In turn, the availability of map() enables the recursive behavior of a
couple of other default method implementations, in particular evalf(),
evalm(), normal(), diff() and expand(). Although
we probably want to provide our own version of expand() for scalar
products that turns expressions like ‘<a+b|c>’ into ‘<a|c>+<b|c>’.
This is left as an exercise for the reader.
The structure<T> template defines many more member functions that
you can override by specialization to customize the behavior of your
structures. You are referred to the next section for a description of
some of these (especially eval()). There is, however, one topic
that shall be addressed here, as it demonstrates one peculiarity of the
structure<T> template: archiving.
If you don't know how the archiving of GiNaC objects is implemented, you should first read the next section and then come back here. You're back? Good.
To implement archiving for structures it is not enough to provide
specializations for the archive() member function and the
unarchiving constructor (the unarchive() function has a default
implementation). You also need to provide a unique name (as a string literal)

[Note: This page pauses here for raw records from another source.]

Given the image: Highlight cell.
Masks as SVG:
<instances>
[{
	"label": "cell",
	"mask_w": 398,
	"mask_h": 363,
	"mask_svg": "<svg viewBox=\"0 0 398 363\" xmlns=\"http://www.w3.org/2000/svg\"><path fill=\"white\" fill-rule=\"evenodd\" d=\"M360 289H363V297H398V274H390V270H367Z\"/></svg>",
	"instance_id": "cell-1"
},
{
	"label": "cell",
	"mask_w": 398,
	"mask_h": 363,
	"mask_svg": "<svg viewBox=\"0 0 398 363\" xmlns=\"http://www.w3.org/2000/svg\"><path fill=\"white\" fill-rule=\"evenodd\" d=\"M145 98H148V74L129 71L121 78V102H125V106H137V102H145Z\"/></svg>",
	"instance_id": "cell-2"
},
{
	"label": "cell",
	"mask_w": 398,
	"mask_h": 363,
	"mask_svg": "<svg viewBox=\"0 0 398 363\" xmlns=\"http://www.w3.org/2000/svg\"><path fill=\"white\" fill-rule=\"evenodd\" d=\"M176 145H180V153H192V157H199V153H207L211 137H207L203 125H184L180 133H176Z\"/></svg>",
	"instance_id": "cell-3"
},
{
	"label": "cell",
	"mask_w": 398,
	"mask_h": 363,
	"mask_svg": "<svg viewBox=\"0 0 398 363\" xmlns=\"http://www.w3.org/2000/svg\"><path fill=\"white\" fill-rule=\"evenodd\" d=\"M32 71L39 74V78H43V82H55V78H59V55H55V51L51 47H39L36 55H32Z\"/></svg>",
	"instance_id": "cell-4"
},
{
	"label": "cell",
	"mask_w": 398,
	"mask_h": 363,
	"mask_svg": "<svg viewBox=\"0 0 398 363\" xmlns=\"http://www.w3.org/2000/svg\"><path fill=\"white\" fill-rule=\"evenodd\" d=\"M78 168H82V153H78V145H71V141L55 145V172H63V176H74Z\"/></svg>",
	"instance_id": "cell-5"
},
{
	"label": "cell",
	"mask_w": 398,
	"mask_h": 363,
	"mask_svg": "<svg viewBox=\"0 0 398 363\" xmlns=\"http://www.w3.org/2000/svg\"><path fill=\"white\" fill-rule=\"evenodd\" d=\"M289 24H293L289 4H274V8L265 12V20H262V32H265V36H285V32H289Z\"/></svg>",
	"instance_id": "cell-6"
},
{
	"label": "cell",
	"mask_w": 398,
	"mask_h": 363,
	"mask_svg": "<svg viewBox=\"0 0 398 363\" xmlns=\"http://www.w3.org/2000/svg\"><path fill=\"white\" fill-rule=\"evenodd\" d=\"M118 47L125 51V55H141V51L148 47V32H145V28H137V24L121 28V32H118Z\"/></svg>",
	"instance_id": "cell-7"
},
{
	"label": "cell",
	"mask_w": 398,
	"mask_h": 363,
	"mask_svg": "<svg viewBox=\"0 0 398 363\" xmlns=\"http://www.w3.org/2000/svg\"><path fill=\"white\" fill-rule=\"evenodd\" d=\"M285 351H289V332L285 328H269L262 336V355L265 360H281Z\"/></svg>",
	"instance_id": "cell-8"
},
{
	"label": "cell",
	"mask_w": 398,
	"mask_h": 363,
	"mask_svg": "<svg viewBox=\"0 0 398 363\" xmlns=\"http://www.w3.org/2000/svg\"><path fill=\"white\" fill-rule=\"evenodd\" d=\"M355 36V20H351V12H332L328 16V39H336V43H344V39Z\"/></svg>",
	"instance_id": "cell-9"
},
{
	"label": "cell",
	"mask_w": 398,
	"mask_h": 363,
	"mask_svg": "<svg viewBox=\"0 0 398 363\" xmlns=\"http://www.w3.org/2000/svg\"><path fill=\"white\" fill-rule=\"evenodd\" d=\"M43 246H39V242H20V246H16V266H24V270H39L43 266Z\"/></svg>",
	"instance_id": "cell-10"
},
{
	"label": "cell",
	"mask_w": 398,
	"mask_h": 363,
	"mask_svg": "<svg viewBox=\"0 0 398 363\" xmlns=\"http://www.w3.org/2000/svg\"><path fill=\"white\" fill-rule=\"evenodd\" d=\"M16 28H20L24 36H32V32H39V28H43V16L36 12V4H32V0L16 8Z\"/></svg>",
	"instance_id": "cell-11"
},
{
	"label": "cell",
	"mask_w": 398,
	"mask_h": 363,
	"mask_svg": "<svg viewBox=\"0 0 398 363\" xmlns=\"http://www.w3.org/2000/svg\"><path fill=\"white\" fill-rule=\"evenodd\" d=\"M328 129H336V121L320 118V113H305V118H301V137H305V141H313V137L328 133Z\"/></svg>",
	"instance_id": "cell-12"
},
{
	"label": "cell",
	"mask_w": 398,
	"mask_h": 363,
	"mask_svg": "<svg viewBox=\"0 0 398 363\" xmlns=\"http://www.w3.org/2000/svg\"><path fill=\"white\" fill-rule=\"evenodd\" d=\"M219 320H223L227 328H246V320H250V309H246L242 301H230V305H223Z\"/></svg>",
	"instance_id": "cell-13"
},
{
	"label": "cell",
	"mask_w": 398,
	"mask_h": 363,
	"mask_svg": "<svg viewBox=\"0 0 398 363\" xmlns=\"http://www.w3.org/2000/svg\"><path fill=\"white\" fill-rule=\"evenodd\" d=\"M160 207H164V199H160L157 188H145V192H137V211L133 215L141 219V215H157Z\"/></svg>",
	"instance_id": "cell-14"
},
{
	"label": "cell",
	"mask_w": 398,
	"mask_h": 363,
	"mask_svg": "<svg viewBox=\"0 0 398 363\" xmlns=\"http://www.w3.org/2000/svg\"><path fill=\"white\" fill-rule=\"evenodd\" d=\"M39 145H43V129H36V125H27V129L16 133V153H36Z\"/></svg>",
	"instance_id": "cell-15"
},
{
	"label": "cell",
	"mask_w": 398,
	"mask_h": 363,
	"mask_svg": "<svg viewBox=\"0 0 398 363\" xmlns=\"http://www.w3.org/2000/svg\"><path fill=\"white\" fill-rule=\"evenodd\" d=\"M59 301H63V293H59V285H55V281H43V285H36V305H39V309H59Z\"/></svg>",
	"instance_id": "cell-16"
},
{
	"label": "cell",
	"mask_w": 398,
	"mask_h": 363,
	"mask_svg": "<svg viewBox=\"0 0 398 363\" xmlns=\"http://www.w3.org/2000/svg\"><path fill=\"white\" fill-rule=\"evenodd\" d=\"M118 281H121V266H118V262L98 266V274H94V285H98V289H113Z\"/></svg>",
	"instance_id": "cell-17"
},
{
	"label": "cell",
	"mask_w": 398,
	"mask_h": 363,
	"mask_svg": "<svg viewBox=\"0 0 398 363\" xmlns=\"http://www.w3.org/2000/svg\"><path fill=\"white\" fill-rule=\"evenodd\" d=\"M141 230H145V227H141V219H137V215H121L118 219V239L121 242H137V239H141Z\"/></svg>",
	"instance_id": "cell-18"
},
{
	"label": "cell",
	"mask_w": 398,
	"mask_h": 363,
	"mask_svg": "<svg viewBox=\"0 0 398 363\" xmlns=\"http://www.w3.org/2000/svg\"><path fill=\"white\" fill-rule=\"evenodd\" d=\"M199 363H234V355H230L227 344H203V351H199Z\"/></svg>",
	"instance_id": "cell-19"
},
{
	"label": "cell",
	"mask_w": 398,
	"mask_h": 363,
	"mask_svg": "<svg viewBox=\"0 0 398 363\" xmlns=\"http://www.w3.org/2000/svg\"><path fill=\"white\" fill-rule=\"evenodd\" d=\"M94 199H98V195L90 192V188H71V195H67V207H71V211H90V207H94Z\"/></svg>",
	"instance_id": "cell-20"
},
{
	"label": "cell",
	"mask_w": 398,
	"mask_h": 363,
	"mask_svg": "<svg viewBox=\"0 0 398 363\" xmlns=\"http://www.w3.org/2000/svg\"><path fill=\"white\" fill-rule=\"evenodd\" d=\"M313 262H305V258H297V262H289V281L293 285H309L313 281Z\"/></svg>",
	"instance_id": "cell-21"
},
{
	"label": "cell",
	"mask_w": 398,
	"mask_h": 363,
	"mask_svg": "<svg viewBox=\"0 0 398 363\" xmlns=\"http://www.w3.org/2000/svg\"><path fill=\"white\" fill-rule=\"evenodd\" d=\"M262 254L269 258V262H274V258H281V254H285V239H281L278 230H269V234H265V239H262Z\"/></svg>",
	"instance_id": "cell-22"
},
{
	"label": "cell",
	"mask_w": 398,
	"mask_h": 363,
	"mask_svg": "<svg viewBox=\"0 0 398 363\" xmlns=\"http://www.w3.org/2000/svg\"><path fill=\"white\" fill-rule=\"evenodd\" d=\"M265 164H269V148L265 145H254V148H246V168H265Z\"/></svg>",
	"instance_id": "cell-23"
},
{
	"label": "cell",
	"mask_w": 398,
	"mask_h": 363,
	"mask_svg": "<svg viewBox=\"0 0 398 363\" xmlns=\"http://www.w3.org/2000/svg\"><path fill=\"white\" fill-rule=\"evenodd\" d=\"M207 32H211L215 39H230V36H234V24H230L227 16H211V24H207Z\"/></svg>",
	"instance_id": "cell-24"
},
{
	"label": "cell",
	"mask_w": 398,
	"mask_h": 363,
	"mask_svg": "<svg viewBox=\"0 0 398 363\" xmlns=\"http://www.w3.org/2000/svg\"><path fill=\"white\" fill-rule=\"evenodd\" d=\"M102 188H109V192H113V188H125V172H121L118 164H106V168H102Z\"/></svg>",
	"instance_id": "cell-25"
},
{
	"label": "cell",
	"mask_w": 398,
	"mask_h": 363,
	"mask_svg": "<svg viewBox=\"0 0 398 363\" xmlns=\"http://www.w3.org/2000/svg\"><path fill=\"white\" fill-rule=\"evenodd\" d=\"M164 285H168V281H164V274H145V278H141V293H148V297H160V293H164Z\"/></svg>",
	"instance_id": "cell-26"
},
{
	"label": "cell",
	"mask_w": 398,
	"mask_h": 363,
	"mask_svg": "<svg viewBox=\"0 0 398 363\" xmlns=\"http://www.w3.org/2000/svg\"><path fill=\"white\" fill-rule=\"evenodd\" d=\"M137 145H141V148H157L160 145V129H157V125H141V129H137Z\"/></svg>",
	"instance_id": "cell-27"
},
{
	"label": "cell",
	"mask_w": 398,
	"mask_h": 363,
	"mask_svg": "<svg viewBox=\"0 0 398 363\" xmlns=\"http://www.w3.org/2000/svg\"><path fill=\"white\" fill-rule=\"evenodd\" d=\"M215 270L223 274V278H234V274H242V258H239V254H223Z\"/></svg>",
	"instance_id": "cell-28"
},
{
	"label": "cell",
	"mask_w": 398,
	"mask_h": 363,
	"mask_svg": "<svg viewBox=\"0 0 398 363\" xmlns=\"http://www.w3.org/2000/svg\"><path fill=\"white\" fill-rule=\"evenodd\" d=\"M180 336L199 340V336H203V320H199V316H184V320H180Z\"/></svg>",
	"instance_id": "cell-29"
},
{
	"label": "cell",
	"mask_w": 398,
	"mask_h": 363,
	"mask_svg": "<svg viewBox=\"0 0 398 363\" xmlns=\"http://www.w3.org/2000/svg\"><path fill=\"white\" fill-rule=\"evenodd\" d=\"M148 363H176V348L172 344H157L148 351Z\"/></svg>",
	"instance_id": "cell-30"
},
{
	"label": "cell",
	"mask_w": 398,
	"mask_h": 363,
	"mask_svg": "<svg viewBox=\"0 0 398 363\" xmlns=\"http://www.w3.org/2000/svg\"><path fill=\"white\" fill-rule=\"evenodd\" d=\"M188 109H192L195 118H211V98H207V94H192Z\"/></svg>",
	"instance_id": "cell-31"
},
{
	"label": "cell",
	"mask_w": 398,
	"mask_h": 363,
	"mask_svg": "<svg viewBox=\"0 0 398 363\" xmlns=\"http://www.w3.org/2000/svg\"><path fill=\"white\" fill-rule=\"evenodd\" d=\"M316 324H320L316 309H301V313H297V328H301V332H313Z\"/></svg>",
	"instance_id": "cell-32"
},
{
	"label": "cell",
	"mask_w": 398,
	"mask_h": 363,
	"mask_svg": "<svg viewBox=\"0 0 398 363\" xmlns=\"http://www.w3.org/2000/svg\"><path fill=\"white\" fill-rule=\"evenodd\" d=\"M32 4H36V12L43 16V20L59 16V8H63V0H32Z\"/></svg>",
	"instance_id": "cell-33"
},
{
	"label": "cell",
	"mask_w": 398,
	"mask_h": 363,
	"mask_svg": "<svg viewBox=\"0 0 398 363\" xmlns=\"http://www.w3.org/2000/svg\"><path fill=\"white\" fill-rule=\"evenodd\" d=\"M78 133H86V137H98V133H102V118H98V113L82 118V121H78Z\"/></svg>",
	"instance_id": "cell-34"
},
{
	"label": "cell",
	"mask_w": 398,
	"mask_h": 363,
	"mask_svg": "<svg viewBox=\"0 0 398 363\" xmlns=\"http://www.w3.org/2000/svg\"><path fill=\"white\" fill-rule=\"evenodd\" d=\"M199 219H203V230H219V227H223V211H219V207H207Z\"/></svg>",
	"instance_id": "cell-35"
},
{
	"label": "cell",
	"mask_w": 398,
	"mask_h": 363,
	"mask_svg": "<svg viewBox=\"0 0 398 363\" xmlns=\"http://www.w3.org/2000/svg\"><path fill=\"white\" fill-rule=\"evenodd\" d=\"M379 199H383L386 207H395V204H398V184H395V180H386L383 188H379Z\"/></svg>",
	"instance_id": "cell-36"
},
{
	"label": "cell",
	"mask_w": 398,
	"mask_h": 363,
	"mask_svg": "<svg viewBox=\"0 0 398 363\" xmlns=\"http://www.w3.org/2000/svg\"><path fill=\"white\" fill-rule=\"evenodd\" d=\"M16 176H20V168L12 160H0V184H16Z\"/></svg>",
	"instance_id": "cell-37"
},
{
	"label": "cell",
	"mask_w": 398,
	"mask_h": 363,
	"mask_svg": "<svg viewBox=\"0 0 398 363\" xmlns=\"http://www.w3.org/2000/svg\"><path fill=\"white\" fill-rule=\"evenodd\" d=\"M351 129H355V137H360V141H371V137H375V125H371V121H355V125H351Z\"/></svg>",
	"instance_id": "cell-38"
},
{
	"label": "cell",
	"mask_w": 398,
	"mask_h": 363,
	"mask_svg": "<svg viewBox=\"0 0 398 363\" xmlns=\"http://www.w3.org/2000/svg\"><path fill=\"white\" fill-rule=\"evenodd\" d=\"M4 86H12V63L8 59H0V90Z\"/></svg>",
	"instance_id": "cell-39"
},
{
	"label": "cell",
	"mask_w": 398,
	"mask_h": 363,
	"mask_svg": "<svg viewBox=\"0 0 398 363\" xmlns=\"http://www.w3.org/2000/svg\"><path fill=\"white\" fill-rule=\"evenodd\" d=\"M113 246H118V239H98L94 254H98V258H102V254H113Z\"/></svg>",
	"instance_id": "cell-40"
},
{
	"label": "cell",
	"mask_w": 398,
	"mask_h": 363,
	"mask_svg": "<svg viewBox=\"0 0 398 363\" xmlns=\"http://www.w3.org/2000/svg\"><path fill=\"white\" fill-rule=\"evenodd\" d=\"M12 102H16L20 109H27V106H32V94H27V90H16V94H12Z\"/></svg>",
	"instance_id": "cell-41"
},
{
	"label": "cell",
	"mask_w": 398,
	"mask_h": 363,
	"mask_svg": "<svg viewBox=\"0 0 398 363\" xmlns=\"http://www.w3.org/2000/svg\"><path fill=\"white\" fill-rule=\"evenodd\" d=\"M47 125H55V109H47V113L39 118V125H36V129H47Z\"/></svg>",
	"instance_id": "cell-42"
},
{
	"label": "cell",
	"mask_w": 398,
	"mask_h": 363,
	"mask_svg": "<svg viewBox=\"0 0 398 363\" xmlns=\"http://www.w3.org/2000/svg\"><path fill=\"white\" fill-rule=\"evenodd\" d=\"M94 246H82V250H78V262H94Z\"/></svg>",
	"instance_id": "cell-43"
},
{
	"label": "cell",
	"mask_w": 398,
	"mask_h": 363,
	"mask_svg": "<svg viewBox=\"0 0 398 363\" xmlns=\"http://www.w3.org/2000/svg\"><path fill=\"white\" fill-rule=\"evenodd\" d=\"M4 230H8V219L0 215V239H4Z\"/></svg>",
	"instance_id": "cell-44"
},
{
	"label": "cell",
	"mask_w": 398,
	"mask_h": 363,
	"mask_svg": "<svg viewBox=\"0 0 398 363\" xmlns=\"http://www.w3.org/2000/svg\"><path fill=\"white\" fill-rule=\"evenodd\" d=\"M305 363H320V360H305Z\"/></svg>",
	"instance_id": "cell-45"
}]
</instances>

for each structure type you define. This is because in GiNaC archives,
the class of an object is stored as a string, the class name.
By default, this class name (as returned by the class_name() member
function) is ‘structure’ for all structure classes. This works as long
as you have only defined one structure type, but if you use two or more you
need to provide a different name for each by specializing the
get_class_name() member function. Here is a sample implementation
for enabling archiving of the scalar product type defined above:
const char *sprod::get_class_name() { return "sprod"; }
void sprod::archive(archive_node & n) const
{
inherited::archive(n);
n.add_ex("left", get_struct().left);
n.add_ex("right", get_struct().right);
}
sprod::structure(const archive_node & n, lst & sym_lst) : inherited(n, sym_lst)
{
n.find_ex("left", get_struct().left, sym_lst);
n.find_ex("right", get_struct().right, sym_lst);
}
Note that the unarchiving constructor is sprod::structure and not
sprod::sprod, and that we don't need to supply an
sprod::unarchive() function.